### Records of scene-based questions
────────────────────────────────────────
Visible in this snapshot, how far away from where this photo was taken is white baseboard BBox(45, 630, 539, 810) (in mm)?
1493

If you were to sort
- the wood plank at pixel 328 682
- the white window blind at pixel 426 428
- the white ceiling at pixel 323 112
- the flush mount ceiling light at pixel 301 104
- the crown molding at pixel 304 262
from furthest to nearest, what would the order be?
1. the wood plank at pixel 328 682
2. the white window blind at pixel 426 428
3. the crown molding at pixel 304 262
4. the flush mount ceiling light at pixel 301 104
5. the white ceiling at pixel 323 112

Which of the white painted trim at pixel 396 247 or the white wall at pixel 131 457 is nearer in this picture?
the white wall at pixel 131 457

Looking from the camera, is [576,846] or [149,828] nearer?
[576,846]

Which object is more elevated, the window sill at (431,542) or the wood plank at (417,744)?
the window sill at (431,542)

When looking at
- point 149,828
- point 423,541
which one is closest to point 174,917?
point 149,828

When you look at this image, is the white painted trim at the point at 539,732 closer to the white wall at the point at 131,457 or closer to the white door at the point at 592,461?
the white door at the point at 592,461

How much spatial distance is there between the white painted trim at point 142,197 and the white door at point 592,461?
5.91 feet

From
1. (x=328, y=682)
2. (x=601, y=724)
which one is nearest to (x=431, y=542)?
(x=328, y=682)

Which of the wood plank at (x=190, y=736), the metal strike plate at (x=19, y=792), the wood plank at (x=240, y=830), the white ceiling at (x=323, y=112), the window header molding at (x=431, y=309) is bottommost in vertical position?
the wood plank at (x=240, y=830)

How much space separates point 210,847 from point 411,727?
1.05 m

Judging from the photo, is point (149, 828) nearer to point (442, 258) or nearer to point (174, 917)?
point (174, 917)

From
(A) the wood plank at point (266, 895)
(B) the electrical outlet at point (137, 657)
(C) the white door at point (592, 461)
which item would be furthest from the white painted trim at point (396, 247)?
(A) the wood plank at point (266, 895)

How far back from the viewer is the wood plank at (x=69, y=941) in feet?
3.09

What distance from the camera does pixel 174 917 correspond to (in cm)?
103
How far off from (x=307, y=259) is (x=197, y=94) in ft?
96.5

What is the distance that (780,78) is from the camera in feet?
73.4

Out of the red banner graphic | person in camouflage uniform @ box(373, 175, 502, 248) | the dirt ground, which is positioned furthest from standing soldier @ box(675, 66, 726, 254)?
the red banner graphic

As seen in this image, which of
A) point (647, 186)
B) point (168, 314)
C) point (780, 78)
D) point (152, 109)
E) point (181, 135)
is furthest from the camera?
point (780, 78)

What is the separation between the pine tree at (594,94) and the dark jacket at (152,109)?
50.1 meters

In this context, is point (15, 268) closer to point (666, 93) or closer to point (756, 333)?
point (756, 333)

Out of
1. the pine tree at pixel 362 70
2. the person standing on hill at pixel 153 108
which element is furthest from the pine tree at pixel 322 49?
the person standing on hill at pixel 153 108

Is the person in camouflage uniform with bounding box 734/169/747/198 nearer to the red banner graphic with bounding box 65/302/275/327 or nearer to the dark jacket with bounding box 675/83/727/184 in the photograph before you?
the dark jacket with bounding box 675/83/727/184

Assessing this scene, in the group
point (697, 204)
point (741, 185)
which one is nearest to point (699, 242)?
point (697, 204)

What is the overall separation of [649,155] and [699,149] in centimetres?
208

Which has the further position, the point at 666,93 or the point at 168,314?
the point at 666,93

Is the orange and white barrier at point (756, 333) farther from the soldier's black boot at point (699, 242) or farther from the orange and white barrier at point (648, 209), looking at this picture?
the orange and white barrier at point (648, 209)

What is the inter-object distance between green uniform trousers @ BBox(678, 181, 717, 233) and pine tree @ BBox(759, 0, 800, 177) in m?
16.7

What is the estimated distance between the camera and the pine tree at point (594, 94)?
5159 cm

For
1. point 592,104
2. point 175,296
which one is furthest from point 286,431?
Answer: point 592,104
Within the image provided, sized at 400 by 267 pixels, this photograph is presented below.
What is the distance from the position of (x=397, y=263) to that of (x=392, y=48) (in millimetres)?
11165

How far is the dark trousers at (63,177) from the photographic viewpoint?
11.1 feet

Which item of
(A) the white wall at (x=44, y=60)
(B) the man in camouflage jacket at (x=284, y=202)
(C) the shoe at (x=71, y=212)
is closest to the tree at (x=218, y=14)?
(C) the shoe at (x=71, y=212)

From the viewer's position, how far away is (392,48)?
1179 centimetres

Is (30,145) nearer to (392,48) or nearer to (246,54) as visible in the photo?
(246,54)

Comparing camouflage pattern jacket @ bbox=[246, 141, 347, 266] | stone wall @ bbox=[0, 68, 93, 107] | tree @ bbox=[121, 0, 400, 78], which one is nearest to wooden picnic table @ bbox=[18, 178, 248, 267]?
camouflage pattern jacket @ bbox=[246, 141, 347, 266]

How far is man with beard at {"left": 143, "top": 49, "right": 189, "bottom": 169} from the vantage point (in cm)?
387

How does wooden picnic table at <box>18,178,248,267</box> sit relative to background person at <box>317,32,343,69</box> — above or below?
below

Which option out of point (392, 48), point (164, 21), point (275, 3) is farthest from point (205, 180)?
────────────────────────────────────────
### Exercise
Gather every line of the material above that contains the word "table", and copy each of those lines in full.

### Correct answer
Comparing camouflage pattern jacket @ bbox=[246, 141, 347, 266] | stone wall @ bbox=[0, 68, 93, 107] | tree @ bbox=[121, 0, 400, 78], which one is nearest to wooden picnic table @ bbox=[18, 178, 248, 267]?
How does wooden picnic table at <box>18,178,248,267</box> sit relative to background person at <box>317,32,343,69</box> — above or below?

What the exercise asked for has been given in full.